Sometime shortly after meeting with the plant manager, Horsfall underwent drug testing. In December 1991, Horsfall's test results were returned and he tested positive for marijuana. Horsfall admits to going through Flex's drug testing program.

In March 1992, Horsfall claims that he was tested for lead at the Baltic Medical Clinic and that his reading was 52 at the time. Horsfall claims that "Flex never did anything to the employees that tested in the drug testing, plus they kept me working on my job even though my lead was high." He further claimed that the reading of 52 is in excess of the Occupational Safety Health Act standards. Also included in his complaint is a claim of intentional infliction of emotional distress. Horsfall sought monetary relief.

The defendant moved to dismiss the complaint for failure to state a claim and lack of subject matter jurisdiction. The district court dismissed the complaint pursuant to Fed. R. Civ. P. 12(b) (6), in a memorandum and order filed November 29, 1994. This appeal followed.

Whether the district court correctly dismissed a suit pursuant to Fed. R. Civ. P. 12(b) (6) is a question of law subject to de novo review. Taxpayers United for Assessment Cuts v. Austin, 994 F.2d 291, 296 (6th Cir. 1993); Allard v. Weitzman (In re DeLorean Motor Co.), 991 F.2d 1236, 1239-40 (6th Cir. 1993). The court must construe the complaint in a light most favorable to the plaintiff, accept all the factual allegations as true, and determine whether the plaintiff undoubtedly can prove no set of facts in support of his claims that would entitle him to relief. Allard, 991 F.2d at 1240; Mayer v. Mylod, 988 F.2d 635, 638 (6th Cir. 1993).
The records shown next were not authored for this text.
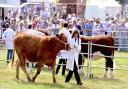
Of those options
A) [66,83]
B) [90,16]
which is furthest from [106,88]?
[90,16]

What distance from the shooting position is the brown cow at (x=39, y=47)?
1296cm

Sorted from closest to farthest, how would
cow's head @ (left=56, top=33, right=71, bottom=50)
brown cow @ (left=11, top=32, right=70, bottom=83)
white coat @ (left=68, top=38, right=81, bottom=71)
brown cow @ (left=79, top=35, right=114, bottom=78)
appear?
white coat @ (left=68, top=38, right=81, bottom=71) < cow's head @ (left=56, top=33, right=71, bottom=50) < brown cow @ (left=11, top=32, right=70, bottom=83) < brown cow @ (left=79, top=35, right=114, bottom=78)

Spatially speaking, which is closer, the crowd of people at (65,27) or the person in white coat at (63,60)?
the crowd of people at (65,27)

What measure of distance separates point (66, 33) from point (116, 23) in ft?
46.4

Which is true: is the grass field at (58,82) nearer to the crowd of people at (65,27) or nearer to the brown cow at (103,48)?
the crowd of people at (65,27)

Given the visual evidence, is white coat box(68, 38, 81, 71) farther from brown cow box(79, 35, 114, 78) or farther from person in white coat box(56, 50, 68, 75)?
brown cow box(79, 35, 114, 78)

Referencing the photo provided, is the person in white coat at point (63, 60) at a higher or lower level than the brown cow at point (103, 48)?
lower

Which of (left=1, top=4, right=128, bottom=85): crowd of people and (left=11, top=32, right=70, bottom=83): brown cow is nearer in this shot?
(left=1, top=4, right=128, bottom=85): crowd of people

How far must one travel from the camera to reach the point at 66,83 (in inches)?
521

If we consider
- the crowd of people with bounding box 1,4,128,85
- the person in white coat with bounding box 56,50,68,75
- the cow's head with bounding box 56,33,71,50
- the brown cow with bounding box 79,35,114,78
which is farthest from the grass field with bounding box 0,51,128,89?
the cow's head with bounding box 56,33,71,50

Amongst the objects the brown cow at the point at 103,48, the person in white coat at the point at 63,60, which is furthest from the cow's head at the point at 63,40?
the brown cow at the point at 103,48

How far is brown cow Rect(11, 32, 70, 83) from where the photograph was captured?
1296cm

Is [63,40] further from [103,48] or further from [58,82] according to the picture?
[103,48]

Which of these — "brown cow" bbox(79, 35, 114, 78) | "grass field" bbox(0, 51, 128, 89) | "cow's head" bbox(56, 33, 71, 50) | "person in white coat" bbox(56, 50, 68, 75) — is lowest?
"grass field" bbox(0, 51, 128, 89)
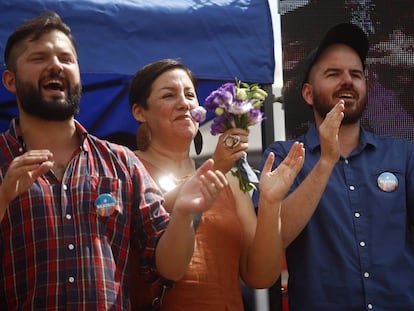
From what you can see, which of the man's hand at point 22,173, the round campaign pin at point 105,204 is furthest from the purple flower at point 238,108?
the man's hand at point 22,173

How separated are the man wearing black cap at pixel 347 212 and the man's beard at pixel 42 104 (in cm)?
101

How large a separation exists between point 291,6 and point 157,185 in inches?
58.3

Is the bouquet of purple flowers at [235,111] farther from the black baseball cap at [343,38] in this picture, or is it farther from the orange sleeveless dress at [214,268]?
the black baseball cap at [343,38]

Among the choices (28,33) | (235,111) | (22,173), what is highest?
(28,33)

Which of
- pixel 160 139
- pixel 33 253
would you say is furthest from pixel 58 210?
pixel 160 139

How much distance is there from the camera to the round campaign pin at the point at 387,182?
285 cm

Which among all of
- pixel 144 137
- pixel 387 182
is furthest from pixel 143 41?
pixel 387 182

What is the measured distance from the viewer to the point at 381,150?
9.82 feet

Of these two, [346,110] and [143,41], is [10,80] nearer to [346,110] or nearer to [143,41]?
[143,41]

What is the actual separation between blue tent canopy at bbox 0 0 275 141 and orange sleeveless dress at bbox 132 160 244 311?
72 centimetres

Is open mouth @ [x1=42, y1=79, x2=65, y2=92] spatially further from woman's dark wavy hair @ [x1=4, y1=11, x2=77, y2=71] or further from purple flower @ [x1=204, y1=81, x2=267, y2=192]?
purple flower @ [x1=204, y1=81, x2=267, y2=192]

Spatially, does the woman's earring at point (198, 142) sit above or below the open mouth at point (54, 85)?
below

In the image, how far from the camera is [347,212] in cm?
280

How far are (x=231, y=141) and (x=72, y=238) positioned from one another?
2.20 ft
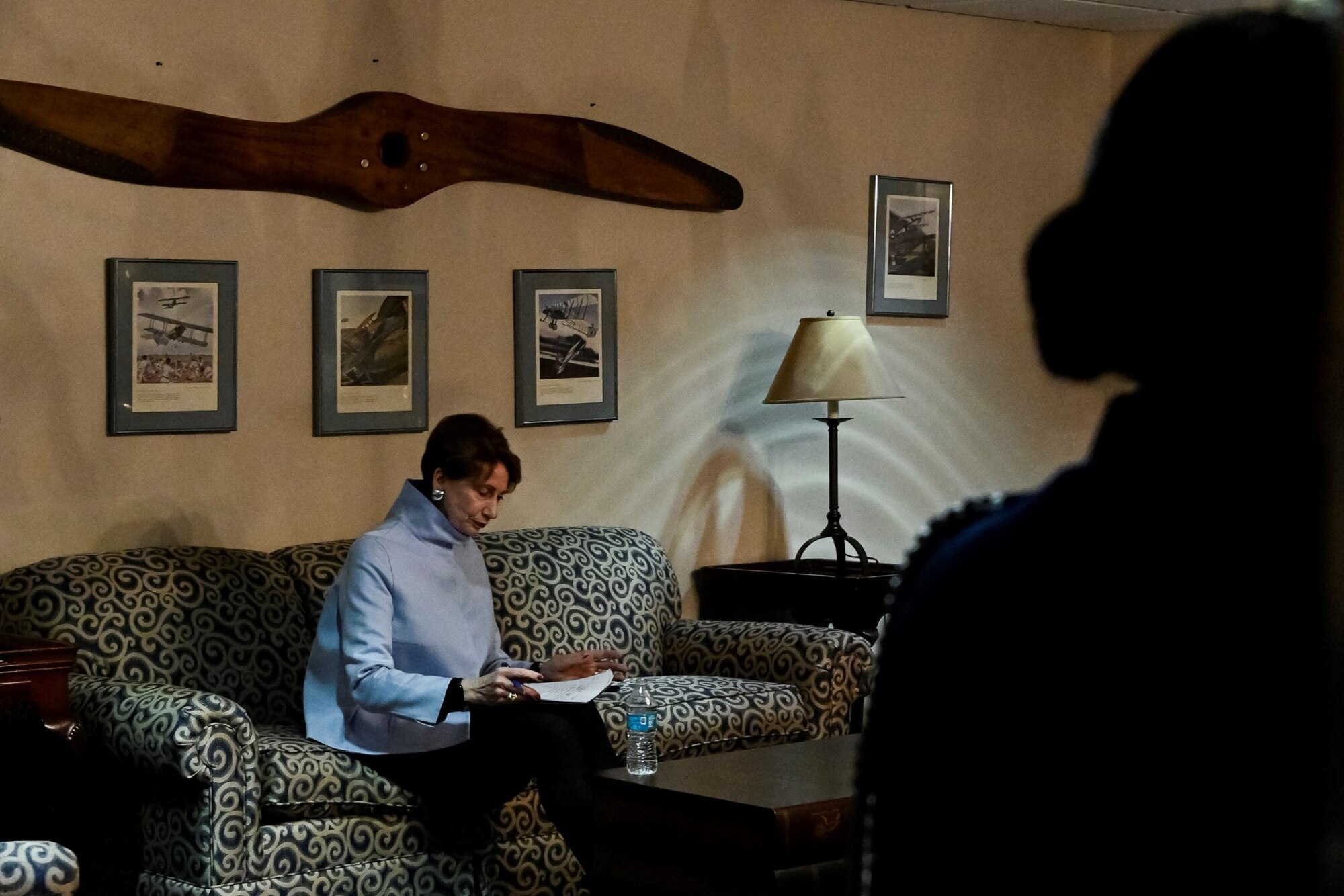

The complaint was properly dismissed against defendant Ladrach. The claim of "Malice Intent Thu [sic] Advertisement" is the only claim in Horsfall's complaint which relates to defendant Ladrach. There is no recognized federal cause of action for malice with intent through advertisement. Additionally, both Horsfall and Ladrach are residents of Tuscarawas County, Ohio; therefore, there is no diversity of citizenship under 28 U.S.C. § 1332, and the district court lacked subject matter jurisdiction over Horsfall's claims relative to defendant Ladrach.

The district court properly dismissed the complaint against defendant Flex. Horsfall's complaint is deficient in that it alleges no facts which would provide a basis for relief under Title VII. See 42 U.S.C. § 2000e-2(a) (1994). As the district court noted, nowhere in his complaint does Horsfall suggest or allude to any facts that he was treated unfairly by his employer because of his race, color, religion, sex or national origin. Without these operative facts, Horsfall has failed to state a claim upon which relief can be granted.

Finally, because Horsfall's complaint failed to state a claim under Title VII, his supplemental state law claim was properly dismissed. See United Mine Workers v. Gibbs, 383 U.S. 715, 726 (1966).

Accordingly, the motion for injunctive relief is denied, and the district court's order is affirmed. Rule 9(b) (3), Rules of the Sixth Circuit.